Playwright Arthur Miller Dies at 89
NEW YORK - Arthur Miller, a giant of the American theater whose works included "Death of a Salesman," died at his home on Thursday night at the age of 89, his assistant said on Friday.
Miller's personal life, including a brief, stormy marriage to sex symbol Marilyn Monroe, often captivated America and his left-wing political views made him a target of the House of Representatives Un-American Activities Committee in the 1950s.
"Mr. Miller passed away at his home in Roxbury, Connecticut, last night at 9:17 p.m. of congenital heart failure," said Julia Bolus, the playwright's assistant. He was surrounded by family and friends when he died.
"Death of a Salesman" is considered a classic of 20th century drama and is studied in schools around the world. His major works also included "The Crucible," "A view from the Bridge" and "All my Sons."
"He was a big man and a deeply American man who was lucky enough to have extraordinary women in his life," said Zoe Caldwell, one of the great Broadway actresses who played in Miller's "The Creation of the World and Other Business."
"He was busy working on plays right until he got sick," the Australian-born actress told Reuters. "He had such a great life that you don't feel sad for Arthur."
Miller emerged out of the depression in the 1930s to write social dramas with the power of Greek tragedy. His private life was equally dramatic, notably his doomed marriage to Monroe.

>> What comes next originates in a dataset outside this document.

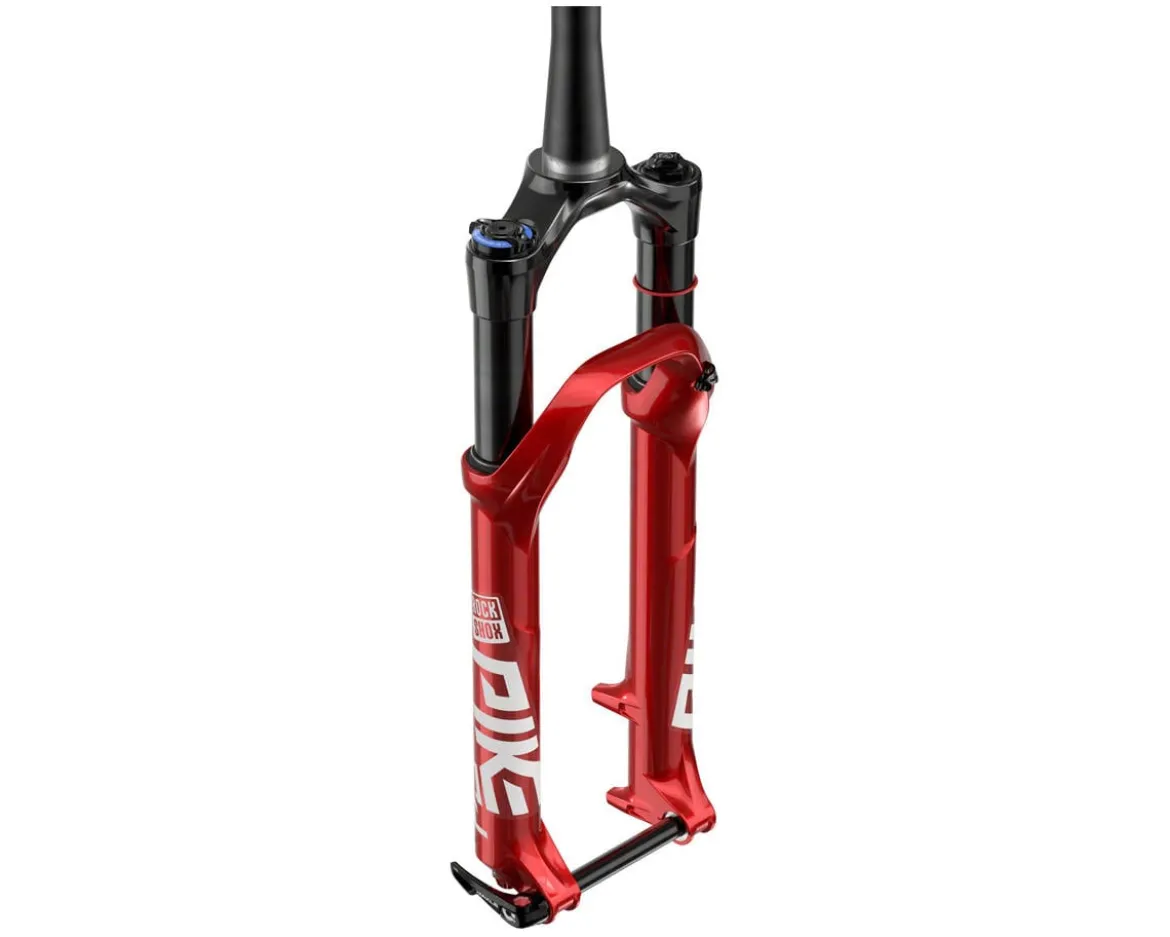 RockShox Pike DJ Fork (Electric Red) (26") (15 x 100mm) (Tapered) (40mm Offset) (26") (100mm)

"I always felt it was a deep tragedy that he never won the Nobel Prize," said Robert Weil, executive editor of publisher W.W. Norton, who was a fan of Miller's work. "His plays were so universal and affected a world generation."

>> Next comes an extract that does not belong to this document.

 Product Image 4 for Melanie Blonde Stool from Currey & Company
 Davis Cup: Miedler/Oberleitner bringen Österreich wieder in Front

The New York Post had reported earlier that Miller was battling cancer, pneumonia and a heart condition and that his family and friends, including his 34-year-old girlfriend, painter Agnes Barley, had gathered at the bedside.
Miller had been released from hospital some weeks ago and had been transferred by ambulance this week to his 18th century farmhouse in Roxbury, Connecticut, which he bought in 1958 while he was married to Monroe, Bolus said.
"That's where he wanted to go," his sister Joan Copeland was quoted as saying in the New York Post on Friday.
In a 1987 autobiography, "Timebends," completed when he was 72, Miller wrote vividly and painfully of his 1956 to 1960 marriage to Monroe, describing her as a woman haunted by ghosts of an unhappy childhood that eventually destroyed her.
He described himself as a hapless onlooker, unable to save her or in the end endure her rages against him. She was, he said, the saddest woman he had ever met and his account of their troubled four-year marriage was as powerful as any drama he ever penned.